Кроме того, ему противно было летать. Он уже ощутил, что крылья держат его на воздухе, но ощущение это показалось неестественным и отвратным. А главное, было такое чувство, что, пролетев хотя бы немного, он словно бы согласится с этим мерзким превращением, как бы подпишется под ним, и тогда уже обратного хода не будет. А он не хотел, он верил, что все это с ним невзаправду… Поэтому он даже не расправил крылья, а лишь двумя–тремя неуклюжими прыжками поднялся выше на ветку, откуда удобнее было смотреть, и сидел, нахохлившись, с тоской заглядывая в родные окна своей квартиры.
Около полуночи Вика разделась, потушила свет и легла в постель. По тому, как резко она расстегивала кофточку, как бросала вещи куда попало, Вранцов понял: злится, что не пришел вовремя, даже не позвонил, и завтра встретит его мрачнее тучи. Если, завтра, конечно, он вернется домой…
Понемногу стал накрапывать дождь, невидимый в темноте.
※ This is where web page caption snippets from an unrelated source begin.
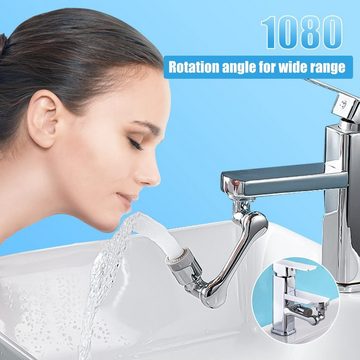 CALIYO Waschtischarmatur Wasserhahn Aufsatz, Flexibel, drehbar, 2 Modi universal Perlatoren für Wasserhähne Küche/Bad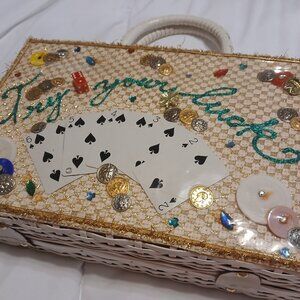 Vintage Vegas Themed Wicker Box Purse "Try your Luck"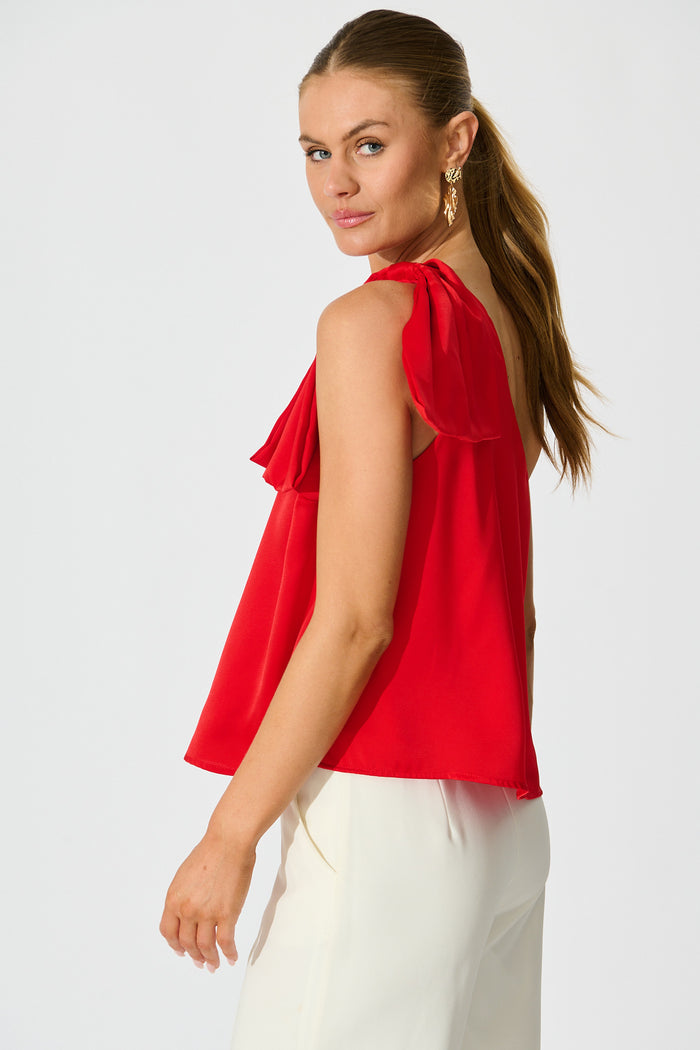 Denzel Top in Red Satin side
Вранцов заметил его по шороху капель о ветки, по легкой ряби в лужице на тротуаре, дробящей отражение фонаря. Удары капель он ощущал на шее, на голове, но только шлепки, без привычного холодка на коже. И с отчаяньем понял, что ощущает дождь, как птица, а не как человек, — и с горя заплакал. Но он не знал, слезы это жидкими шариками искрились у него в глазах или капли дождя. Он не знал еще, плачут ли птицы слезами…
II
Ночью похолодало, и дождь под утро сменился снегом. Мягкий, нежный, чуть влажный, он ниспадал, ложился на землю ласково, словно обещая после долгого осеннего ненастья благодать и покой. Понемногу все кусты, все деревья, все крыши и провода в округе, все гаражи и сараи, все деревянные скамейки, все бельевые веревки, все песочницы и качели на детских площадках — все высветлил, выбелил первый снег; и земля была светлее ночного неба.
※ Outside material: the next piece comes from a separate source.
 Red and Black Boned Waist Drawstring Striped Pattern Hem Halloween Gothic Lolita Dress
Когда, забывшись под утро коротким сном, Вранцов снова открыл глаза и, вместо привычных бежевых обоев в спальне, увидел эту картину, этот забеленный под смуглым небом уличный пейзаж, он с новым ужасом понял, что за ночь ничего не изменилось и чудовищная эта метаморфоза с ним в самом деле произошла. То, что прежде, в сумраке ночи, еще могло показаться нелепым бредом и сном, в яснеющем свете дня предстало так реально и непреложно, будто иначе и быть не могло. Он сидел на ветке весь в перьях, съежившийся до размеров обыкновенной вороны, тогда как мир вокруг ничуть не изменился, остался прежним, таким, как всегда. Прежним для всех, но не для него. И теперь, если он хочет как–то осмыслить свое положение, сориентироваться в нем, он должен признать этот факт.